Eighty-year-old Ms. Skinner died this date, January 26th, in 1848 of “old age” and was buried at Bethel Burying Ground. Both original documents (above) related to her death and burial omit her first name for some unknown reason. However, I believe that the document below from the 1847 Philadelphia African American Census represents Ms. Skinner. Amazingly, there is no first name recorded on this document either.*
Ms. Skinner lived in a small 8’x8′ room at #5 Miles’ Alley for which she paid $1.75 a month for rent. She reported that she owned personal property worth $10. It is hard to explain why Ms. Skinner reported herself as “in service.” It may be that she had previously been employed as an indentured domestic worker. The census worker went on to report that Ms. Skinner regularly attended religious services and, despite being poor, Ms. Skinner’s small home was tidy and she was thought of as “respectable.”

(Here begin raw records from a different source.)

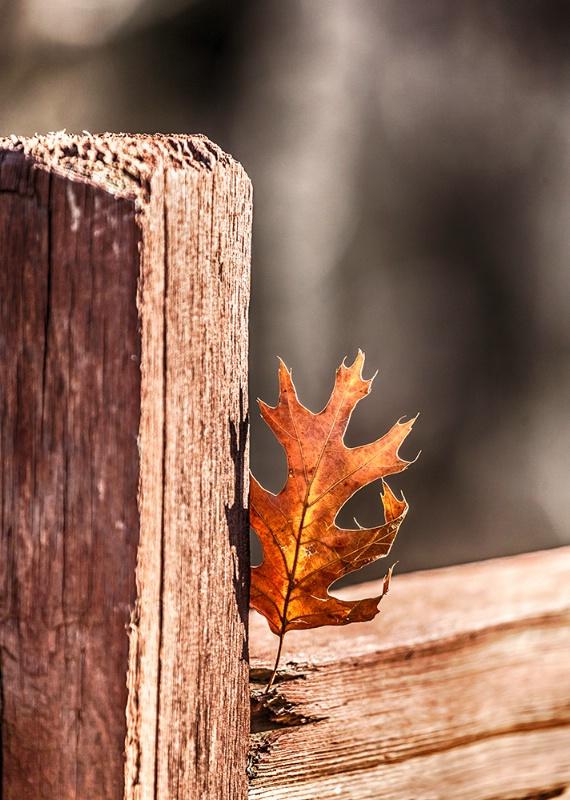 Autumn's Last Stand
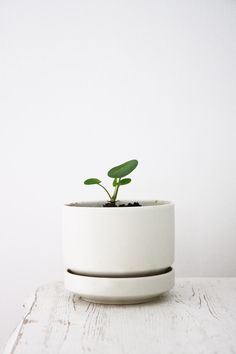 IMG_4369 Plant Pots, Potted Plants, Planters, Dots, Stripes, Detail, Interior, Green, Blog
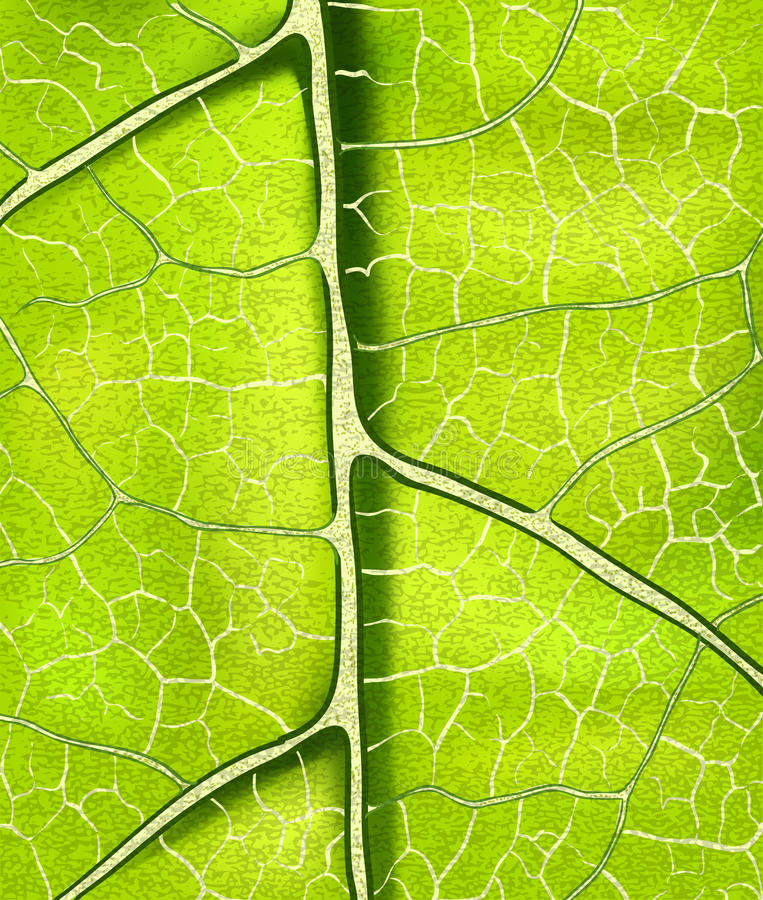 Bright Fresh Green Leaf Vector Background Royalty Free Stock Photography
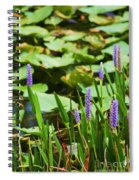 Swamp Flowers  Spiral Notebook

Ms. Skinner was buried at Bethel Burying Ground on a late January day that was “overcast, damp, and partly foggy with light rain occasionally falling.”
In a letter to The Philadelphia Register in 1829, a white man describes a funeral procession and burial at Bethel Burying Ground of an unnamed Black man who was employed as a woodsawyer. The procession was led by the deceased’s professional society.
“The society walked by the grave and were followed by many whose dress was comfortable, and whose appearance was neat. When we entered the burial ground of Bethel church, they commenced singing a hymn appropriate to the occasion, which was continued round the grave and had a very solemn and impressive effect. When it was finished the preacher (a “coloured” man) delivered a discourse. . . One sentence I particularly remember: ‘The greatest text is an open sepulcher, and the loudest voice that can be addressed to you will soon be heard on the boards of the coffin.’ “(The Philadelphia Register and National Recorder, vol. 1; January to June 1819, p. 84-85.)
*Searching through city directories and local and federal censuses, the name of a ‘Barbara Skinner’ appears. Although possible, there presently is not enough evidence to state that is our Ms. Skinner.